▸ WHAT TO WORK ON
[a] Please summarize the Vipera overview in two sentences.
[b] Translate this sentence from the Vipera overview into Spanish: "Overall, Vipera offers a practical pathway toward scalable, human-in-the-loop auditing that promotes responsible and transparent GenAI use in creative applications."

▸ TEXT EXCERPT

══════════════════════════════

Vipera: Towards systematic auditing of generative text-to-image models at scale
Yanwei Huang, Wesley Hanwen Deng, Sijia Xiao, Motahhare Eslami, Jason I. Hong, Adam Perer
TL;DR
Vipera tackles the scalability challenge of auditing generative text-to-image outputs by combining a scene-graph visual cue with LLM-powered suggestions to guide structured, multi-faceted analysis. The system supports intuitive sensemaking through prompts, image collections, and labeling, augmented by distribution visualizations and AI-driven prompts. An observational study with five auditors shows Vipera improves breadth and organization of auditing while revealing a need for customization and improved guidance for depth. Overall, Vipera offers a practical pathway toward scalable, human-in-the-loop auditing that promotes responsible and transparent GenAI use in creative applications.

══════════════════════════════

▸ DATA RECORDS
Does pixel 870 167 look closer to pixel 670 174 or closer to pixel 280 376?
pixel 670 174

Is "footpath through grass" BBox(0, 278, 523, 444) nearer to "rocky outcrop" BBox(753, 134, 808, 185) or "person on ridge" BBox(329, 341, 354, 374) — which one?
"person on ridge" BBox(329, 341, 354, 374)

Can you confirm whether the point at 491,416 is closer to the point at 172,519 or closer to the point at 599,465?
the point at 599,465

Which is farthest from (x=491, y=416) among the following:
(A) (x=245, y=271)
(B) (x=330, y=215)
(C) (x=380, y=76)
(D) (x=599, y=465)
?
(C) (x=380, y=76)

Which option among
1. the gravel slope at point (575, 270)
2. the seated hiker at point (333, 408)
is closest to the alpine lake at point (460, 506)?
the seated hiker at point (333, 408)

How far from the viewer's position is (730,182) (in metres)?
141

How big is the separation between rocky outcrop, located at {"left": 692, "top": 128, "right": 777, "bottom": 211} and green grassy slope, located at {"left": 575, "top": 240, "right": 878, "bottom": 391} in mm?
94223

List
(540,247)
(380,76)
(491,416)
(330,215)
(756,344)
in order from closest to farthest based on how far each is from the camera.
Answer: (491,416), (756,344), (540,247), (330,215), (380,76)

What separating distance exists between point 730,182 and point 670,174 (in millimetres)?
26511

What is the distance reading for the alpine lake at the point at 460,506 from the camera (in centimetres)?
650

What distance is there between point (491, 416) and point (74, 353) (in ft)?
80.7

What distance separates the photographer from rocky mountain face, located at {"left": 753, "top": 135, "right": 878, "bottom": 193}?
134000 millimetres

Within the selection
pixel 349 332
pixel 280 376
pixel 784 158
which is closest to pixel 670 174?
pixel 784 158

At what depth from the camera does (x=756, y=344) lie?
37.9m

══════════════════════════════

▸ RESULTS IN ORDER
[a] Vipera is a system that addresses the difficulty of auditing text-to-image model outputs at scale by pairing a scene-graph visual cue with LLM-powered suggestions that guide structured, multi-faceted analysis. In an observational study with five auditors, it improved the breadth and organization of auditing, though the study also showed a need for customization and better guidance toward depth.

[b] En general, Vipera ofrece una vía práctica hacia una auditoría escalable con participación humana que promueve un uso responsable y transparente de la IA generativa en aplicaciones creativas.